Anova, a company best known for making sous vide wands, showed off online yesterday the new product it’s been working on: a connected steam oven.
That the company is branching out from wands into ovens isn’t new. Anova first announced its precision oven at our Smart Kitchen Summit in October of 2016. But it looks like things have changed since that initial inception, and the product has been on a bit of a journey. In a corporate blog post yesterday providing an update on the steam oven, Anova CEO Stephen Svajian wrote:
In 2017, we were acquired by Electrolux and our work on the oven temporarily ceased. We started working on the oven last year and this year got approval to push it forward.
Anova’s original Precision Oven announcement was highlighted it’s multi-function cooking, with the ability to sous vide, sear, broil, bake and steam. For the new oven, Anova is still keeping all of that functionality, but yesterday’s blog post focuses on steam cooking:
Steam is a much better conductor of heat. Steam, combined with heating algorithms written in the age of endless computing power, can maintain temperature with levels of precision would make your old-school oven blush. Yet, we were unsatisfied with the levels of precision in crazy expensive, state-of-the-art ovens. You see, ovens have two temperatures. The temperature of the air inside the cavity and the temperature that the food experiences. The temperature of the air is referred to as the “dry bulb temperature.” The temperature that the food experiences is lower because water evaporating off the food cools it off. This temperature is called “wet bulb.” To achieve the best results, the oven needs to understand both. In addition, most current steam ovens don’t allow users to control relative humidity.

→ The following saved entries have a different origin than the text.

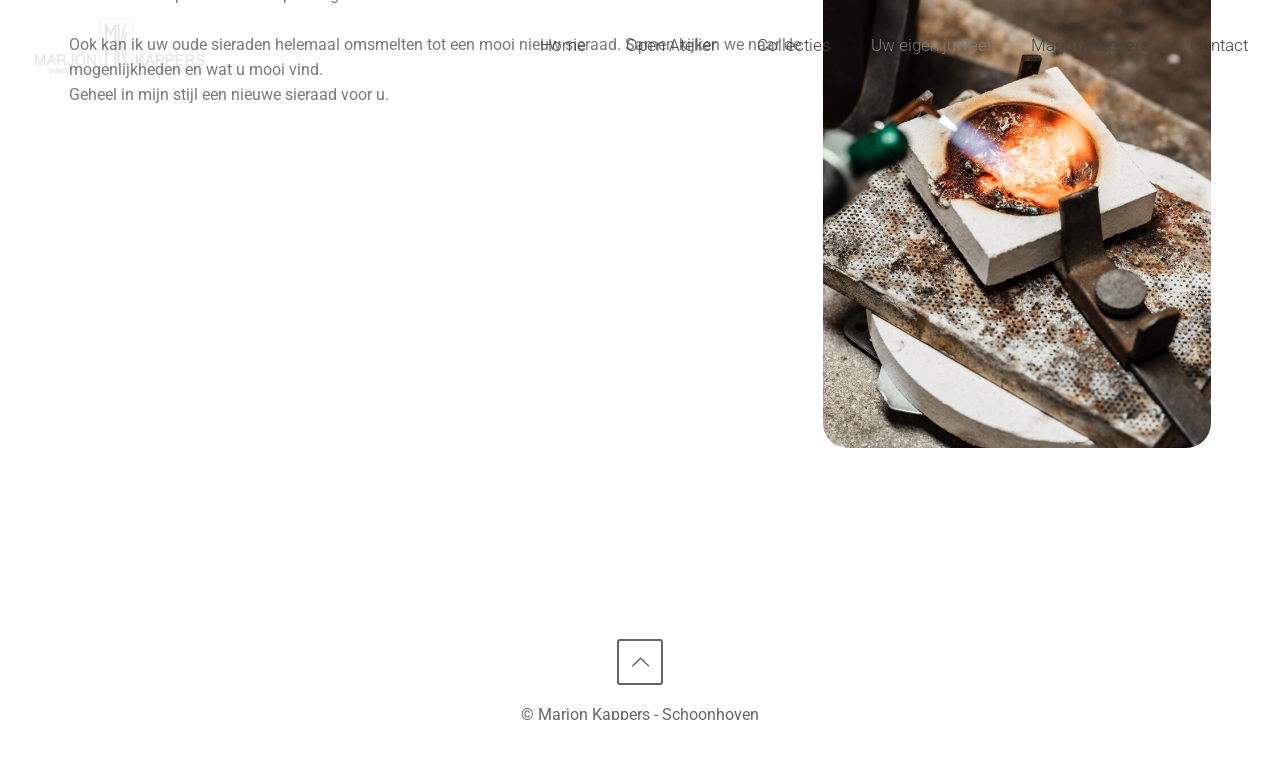

--- FILE ---
content_type: text/css
request_url: https://marjonkappers.nl/wp-content/uploads/elementor/css/post-1080.css?ver=1767929239
body_size: 376
content:
.elementor-1080 .elementor-element.elementor-element-9a8d7f2{transition:background 0.3s, border 0.3s, border-radius 0.3s, box-shadow 0.3s;margin-top:-30px;margin-bottom:0px;padding:0px 0px 0px 0px;}.elementor-1080 .elementor-element.elementor-element-9a8d7f2 > .elementor-background-overlay{transition:background 0.3s, border-radius 0.3s, opacity 0.3s;}.elementor-1080 .elementor-element.elementor-element-e98f3d7:not(.elementor-motion-effects-element-type-background), .elementor-1080 .elementor-element.elementor-element-e98f3d7 > .elementor-motion-effects-container > .elementor-motion-effects-layer{background-color:#FFFFFFE3;}.elementor-1080 .elementor-element.elementor-element-e98f3d7 > .elementor-container{max-width:1228px;}.elementor-1080 .elementor-element.elementor-element-e98f3d7{transition:background 0.3s, border 0.3s, border-radius 0.3s, box-shadow 0.3s;margin-top:-1000px;margin-bottom:0px;padding:46px 46px 160px 46px;z-index:1;}.elementor-1080 .elementor-element.elementor-element-e98f3d7 > .elementor-background-overlay{transition:background 0.3s, border-radius 0.3s, opacity 0.3s;}.elementor-widget-text-editor{font-family:var( --e-global-typography-text-font-family ), Sans-serif;font-weight:var( --e-global-typography-text-font-weight );color:var( --e-global-color-text );}.elementor-widget-text-editor.elementor-drop-cap-view-stacked .elementor-drop-cap{background-color:var( --e-global-color-primary );}.elementor-widget-text-editor.elementor-drop-cap-view-framed .elementor-drop-cap, .elementor-widget-text-editor.elementor-drop-cap-view-default .elementor-drop-cap{color:var( --e-global-color-primary );border-color:var( --e-global-color-primary );}.elementor-widget-image .widget-image-caption{color:var( --e-global-color-text );font-family:var( --e-global-typography-text-font-family ), Sans-serif;font-weight:var( --e-global-typography-text-font-weight );}.elementor-1080 .elementor-element.elementor-element-58d8aa5{width:var( --container-widget-width, 104.396% );max-width:104.396%;--container-widget-width:104.396%;--container-widget-flex-grow:0;}.elementor-1080 .elementor-element.elementor-element-58d8aa5 img{border-radius:25px 25px 25px 25px;}@media(min-width:768px){.elementor-1080 .elementor-element.elementor-element-b72fada{width:64.916%;}.elementor-1080 .elementor-element.elementor-element-b61adcb{width:35.043%;}}@media(max-width:1024px){.elementor-1080 .elementor-element.elementor-element-e98f3d7{margin-top:-813px;margin-bottom:0px;}}@media(max-width:767px){.elementor-1080 .elementor-element.elementor-element-e98f3d7{margin-top:-75px;margin-bottom:0px;padding:20px 20px 20px 20px;}}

The company didn’t provide any other details about the oven (size, power, price, availability, etc.), though Anova says it still plans on debuting the new oven at CES in 2020. In a bit of a surprise to us here at The Spoon, Anova revealed that Scott Heimendinger is working with the company to develop the oven. Heimendinger is also Technical Director of Modernist Cuisine.
When it does come to market, Anova’s won’t be the only connected steam oven. Tovala is on the second generation of its connected oven, which also uses steam to cook and costs $299.
Anova has been on a bit of a roll this year. In May it launched a new Pro version of its sous vide cooker, and in August the company launched a smaller, lighter version of its main sous vide Precision Cooker. Last week, Anova also launched its own vacuum sealer for sealing food for sous vide cooking.
Anova’s new oven is something we will surely be talking about with Svajian, who will be speaking at our Smart Kitchen Summit next week. Get your tickets now!
CORRECTION: An earlier version of this blog post incorrectly inferred that the new oven did not have the same multi-functionality as previously announced. That was incorrect and the post has been updated.